Friday, May 08, 2009

Division Of Labor

The rumors of a deal on the Employee Free Choice Act are really heating up. Card check is likely to drop, but other notable elements may remain. And in place of the new bargaining rules, none other than Dianne Feinstein has proposed a kind of vote-by-mail version of card check that would eliminate the hype from the right about the end of the "secret ballot" in union elections.

To win more support and prevent any intimidation, Senate Democrats are considering a proposal pushed by Senator Dianne Feinstein, the California Democrat. In a procedure similar to the early voting that precedes elections in many states, workers could sign cards and mail them to the National Labor Relations Board. If a majority mailed cards, the board would order the employer to recognize the union, as it now does when a majority of workers vote for a union through secret ballots.


It's kind of a novel idea, though I'm sure the right will find fault with it (maybe now we'll get "union voter fraud" cases). But it's important to understand that the union election process as it stands now looks nothing like a political election. Unless in a political election, your boss can bring you into a room and tell you how important it is to vote for John McCain, threaten to give you crappy shifts if you don't, fire the Obama organizers and run nothing but McCain ads 24 hours a day:



That union election dyusfunction must change. The same with the ability for employers to endlessly delay the election and then object to a contract even if the workers vote for a union. The National Labor Relations Board has a mission to ENCOURAGE unions, by the way, but their laws do the opposite. So this vote-by-mail card check at least would end this nightmare of a process. Another possibility is a quick election process, perhaps even in a matter of days, which wouldn't give the employer time to hire the union busters and intimidate their employees.

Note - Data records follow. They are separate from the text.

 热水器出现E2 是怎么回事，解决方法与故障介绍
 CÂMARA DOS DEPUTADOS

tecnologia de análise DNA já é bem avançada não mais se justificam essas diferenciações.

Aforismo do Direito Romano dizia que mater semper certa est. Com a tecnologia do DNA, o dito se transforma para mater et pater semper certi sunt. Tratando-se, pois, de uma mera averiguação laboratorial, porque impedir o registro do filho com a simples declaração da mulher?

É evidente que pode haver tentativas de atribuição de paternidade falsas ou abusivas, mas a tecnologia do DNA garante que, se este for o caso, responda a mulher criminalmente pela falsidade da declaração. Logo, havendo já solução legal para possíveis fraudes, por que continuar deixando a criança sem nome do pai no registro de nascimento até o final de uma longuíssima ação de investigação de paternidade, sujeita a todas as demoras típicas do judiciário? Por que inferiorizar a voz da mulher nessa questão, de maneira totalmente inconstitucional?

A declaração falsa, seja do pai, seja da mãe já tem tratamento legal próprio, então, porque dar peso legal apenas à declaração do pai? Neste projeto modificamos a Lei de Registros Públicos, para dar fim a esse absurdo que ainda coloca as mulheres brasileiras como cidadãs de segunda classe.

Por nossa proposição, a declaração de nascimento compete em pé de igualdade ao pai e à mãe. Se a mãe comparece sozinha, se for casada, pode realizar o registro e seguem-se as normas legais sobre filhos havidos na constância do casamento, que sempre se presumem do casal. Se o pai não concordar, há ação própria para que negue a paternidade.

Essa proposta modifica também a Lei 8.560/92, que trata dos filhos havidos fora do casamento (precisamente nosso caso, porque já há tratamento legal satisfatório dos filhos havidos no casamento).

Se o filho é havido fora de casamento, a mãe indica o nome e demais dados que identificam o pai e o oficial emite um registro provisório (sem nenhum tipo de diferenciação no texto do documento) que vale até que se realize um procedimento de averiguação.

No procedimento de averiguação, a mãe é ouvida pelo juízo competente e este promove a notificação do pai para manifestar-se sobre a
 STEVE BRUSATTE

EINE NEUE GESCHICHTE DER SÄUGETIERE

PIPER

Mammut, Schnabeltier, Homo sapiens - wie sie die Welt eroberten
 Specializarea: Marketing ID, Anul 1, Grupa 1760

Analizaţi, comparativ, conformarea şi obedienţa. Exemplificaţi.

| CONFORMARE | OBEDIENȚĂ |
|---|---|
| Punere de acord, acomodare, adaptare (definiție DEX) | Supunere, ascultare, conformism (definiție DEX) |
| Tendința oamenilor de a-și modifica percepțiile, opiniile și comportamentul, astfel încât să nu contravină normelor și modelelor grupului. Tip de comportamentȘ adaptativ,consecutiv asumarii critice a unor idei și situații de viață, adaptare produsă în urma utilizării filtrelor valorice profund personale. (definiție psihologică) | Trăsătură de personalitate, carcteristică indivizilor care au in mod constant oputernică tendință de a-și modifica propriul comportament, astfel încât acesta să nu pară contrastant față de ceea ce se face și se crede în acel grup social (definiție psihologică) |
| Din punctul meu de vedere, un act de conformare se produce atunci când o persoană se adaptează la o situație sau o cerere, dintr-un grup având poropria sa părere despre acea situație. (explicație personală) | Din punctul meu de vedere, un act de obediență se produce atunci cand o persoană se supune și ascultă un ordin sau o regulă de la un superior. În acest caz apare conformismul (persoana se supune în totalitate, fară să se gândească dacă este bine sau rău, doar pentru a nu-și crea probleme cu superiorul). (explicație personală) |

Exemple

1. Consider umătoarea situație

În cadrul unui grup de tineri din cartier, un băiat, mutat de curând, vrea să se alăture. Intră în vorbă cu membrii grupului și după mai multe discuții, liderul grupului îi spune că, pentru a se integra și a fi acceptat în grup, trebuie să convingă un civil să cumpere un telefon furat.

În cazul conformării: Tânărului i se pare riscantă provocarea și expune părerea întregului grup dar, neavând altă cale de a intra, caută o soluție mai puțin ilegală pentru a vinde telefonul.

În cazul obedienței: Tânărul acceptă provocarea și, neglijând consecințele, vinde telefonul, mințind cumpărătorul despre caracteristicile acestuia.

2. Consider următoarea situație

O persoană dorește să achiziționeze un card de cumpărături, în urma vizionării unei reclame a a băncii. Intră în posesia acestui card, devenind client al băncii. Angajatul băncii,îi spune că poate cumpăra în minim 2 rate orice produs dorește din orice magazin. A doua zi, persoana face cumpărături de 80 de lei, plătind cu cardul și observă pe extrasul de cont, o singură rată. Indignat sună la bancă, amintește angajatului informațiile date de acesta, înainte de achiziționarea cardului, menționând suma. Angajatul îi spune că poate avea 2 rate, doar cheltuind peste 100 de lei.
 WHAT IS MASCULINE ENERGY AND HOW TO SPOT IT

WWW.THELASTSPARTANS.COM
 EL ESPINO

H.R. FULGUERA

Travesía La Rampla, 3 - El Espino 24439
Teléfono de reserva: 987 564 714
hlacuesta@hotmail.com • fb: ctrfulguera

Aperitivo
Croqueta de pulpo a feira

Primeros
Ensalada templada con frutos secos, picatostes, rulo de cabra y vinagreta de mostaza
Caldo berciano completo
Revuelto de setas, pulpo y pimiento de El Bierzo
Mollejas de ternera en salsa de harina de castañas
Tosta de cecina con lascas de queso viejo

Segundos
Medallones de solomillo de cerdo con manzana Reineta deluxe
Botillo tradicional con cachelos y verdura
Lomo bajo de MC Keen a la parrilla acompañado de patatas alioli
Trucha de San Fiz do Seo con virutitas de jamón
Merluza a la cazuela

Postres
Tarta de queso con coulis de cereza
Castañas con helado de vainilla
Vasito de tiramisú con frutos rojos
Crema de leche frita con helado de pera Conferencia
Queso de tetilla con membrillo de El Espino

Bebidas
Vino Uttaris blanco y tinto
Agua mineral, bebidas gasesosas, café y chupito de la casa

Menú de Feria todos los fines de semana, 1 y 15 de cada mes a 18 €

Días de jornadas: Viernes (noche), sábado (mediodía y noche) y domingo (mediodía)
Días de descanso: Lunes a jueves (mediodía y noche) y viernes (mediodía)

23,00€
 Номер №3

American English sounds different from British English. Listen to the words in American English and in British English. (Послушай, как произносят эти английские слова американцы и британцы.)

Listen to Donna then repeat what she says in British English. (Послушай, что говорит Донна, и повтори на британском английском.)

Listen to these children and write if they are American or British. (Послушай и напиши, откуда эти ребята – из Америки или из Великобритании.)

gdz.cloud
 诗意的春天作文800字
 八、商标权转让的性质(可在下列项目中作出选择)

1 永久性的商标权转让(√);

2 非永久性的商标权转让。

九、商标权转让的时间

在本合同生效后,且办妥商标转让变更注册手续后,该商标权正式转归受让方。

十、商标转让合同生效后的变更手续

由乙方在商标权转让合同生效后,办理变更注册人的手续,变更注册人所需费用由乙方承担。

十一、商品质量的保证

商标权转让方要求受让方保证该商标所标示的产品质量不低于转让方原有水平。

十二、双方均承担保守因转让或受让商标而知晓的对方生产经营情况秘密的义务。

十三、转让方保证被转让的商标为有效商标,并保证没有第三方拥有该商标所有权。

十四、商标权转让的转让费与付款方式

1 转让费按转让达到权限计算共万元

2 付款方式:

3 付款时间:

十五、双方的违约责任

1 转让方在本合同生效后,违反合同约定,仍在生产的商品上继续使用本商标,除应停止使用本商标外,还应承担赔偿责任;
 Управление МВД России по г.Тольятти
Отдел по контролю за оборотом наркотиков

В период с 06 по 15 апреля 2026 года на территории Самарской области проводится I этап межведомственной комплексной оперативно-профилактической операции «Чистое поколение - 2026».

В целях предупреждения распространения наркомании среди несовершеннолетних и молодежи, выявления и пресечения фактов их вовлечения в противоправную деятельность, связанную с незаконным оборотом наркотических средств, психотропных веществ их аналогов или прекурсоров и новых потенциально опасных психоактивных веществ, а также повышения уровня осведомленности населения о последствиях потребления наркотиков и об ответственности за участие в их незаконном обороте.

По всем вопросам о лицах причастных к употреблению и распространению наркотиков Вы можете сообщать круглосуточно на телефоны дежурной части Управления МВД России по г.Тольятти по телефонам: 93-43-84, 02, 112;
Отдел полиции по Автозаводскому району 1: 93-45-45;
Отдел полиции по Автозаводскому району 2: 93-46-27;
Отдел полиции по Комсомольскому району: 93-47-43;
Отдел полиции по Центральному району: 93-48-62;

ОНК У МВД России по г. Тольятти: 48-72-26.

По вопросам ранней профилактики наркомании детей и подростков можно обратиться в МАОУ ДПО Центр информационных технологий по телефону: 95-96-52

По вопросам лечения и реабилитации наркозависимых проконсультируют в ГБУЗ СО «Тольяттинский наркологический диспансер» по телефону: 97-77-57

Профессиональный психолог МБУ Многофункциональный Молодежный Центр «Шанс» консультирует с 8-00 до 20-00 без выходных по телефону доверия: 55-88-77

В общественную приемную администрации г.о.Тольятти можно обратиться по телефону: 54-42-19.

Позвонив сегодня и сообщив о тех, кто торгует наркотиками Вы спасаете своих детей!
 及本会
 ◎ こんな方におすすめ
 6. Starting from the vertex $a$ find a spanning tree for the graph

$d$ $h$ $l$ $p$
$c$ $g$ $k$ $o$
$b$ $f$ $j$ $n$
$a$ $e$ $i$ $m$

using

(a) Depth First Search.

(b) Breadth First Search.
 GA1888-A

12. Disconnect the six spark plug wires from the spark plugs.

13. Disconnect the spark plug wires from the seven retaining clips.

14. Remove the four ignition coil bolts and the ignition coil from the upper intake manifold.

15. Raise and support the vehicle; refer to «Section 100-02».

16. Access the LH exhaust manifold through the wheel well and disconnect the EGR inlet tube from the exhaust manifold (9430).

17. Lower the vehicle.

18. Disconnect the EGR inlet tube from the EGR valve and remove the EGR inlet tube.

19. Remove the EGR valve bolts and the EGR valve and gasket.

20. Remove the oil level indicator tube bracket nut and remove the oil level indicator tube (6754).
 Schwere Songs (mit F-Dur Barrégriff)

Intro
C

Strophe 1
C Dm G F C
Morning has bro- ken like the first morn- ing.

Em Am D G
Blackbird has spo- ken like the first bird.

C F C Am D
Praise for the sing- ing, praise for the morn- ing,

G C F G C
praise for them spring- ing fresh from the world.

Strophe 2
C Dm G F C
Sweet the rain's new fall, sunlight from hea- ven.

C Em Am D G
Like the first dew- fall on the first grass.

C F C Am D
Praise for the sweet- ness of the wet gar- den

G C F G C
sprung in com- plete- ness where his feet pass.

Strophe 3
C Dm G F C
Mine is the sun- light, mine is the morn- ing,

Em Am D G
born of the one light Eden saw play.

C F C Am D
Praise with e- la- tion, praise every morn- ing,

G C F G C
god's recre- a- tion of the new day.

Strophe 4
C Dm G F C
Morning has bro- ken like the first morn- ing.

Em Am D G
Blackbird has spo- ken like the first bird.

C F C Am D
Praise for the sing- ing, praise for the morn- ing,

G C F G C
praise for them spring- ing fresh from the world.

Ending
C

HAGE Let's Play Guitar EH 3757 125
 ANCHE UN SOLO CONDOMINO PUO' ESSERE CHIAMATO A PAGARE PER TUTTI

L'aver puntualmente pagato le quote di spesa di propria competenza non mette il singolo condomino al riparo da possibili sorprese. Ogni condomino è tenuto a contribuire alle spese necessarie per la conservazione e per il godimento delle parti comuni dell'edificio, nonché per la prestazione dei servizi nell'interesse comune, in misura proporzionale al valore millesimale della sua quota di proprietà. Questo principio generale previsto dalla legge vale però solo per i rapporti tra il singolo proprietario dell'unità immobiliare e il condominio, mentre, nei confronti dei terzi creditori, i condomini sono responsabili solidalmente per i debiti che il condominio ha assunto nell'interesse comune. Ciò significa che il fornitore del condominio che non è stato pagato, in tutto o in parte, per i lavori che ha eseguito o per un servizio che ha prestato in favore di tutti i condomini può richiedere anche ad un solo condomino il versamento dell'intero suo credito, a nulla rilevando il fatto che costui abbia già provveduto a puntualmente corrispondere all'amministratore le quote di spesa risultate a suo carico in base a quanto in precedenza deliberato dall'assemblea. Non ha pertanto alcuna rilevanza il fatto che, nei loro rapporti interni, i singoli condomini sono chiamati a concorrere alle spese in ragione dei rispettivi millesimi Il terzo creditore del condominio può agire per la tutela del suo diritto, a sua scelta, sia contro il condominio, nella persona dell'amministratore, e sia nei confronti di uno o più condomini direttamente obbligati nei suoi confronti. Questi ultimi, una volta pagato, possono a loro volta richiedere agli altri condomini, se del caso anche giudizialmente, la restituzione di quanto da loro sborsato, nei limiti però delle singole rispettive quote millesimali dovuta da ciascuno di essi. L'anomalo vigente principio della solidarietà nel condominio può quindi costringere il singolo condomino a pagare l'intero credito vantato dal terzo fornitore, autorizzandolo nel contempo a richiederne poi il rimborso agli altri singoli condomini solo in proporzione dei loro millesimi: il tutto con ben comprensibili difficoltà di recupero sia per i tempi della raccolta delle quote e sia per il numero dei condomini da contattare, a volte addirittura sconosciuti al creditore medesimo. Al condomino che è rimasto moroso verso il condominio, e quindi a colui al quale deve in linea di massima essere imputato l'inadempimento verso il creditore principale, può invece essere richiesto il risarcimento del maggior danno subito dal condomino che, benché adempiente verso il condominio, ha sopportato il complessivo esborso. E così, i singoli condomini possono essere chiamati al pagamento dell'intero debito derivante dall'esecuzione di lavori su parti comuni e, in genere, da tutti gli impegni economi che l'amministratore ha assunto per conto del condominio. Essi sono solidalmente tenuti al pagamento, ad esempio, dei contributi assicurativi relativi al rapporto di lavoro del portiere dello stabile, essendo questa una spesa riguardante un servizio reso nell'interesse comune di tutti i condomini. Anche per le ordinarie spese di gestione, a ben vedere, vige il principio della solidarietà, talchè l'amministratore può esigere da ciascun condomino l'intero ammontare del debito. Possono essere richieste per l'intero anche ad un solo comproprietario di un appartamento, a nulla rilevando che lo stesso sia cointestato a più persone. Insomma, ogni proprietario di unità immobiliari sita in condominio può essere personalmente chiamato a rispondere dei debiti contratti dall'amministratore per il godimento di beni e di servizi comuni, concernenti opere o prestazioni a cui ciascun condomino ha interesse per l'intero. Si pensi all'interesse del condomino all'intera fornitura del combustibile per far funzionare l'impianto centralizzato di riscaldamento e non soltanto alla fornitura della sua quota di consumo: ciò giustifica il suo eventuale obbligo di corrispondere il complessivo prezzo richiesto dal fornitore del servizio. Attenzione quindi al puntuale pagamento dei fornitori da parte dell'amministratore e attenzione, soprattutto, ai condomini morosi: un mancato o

The other sticking point would be mandatory arbitration 120 days after union recognition, if both sides cannot reach a contract. Arlen Specter, fighting for his political life, has come up with a plan:

Mr. Harkin said, “If the Chamber of Commerce says they’re opposed to everything, then they’re not going to be a player.” He cited a proposal by Mr. Specter that might help preserve the arbitration provisions. Under it, the arbitrator would choose between offers by an employer and by a union. “The last, best offer idea might have legs,” Mr. Harkin said.

Several labor leaders said they would accept legislation with fast elections only if it included arbitration and tougher penalties for companies that break labor laws. One view is to wait until 2011 to push for sweeping labor law changes, on the assumption that Democrats will enlarge their Senate majority in the 2010 elections.


A separate idea would have mediators involved in negotiations instead of giving it all to an arbitrator. Jane Hamsher has more.

My view is that we need to start reforming the broken system, so more mild reforms are a good launching-off point. Eventually, perhaps after the midterms, I would return to this and resubmit the Employee Free Choice Act language as written today.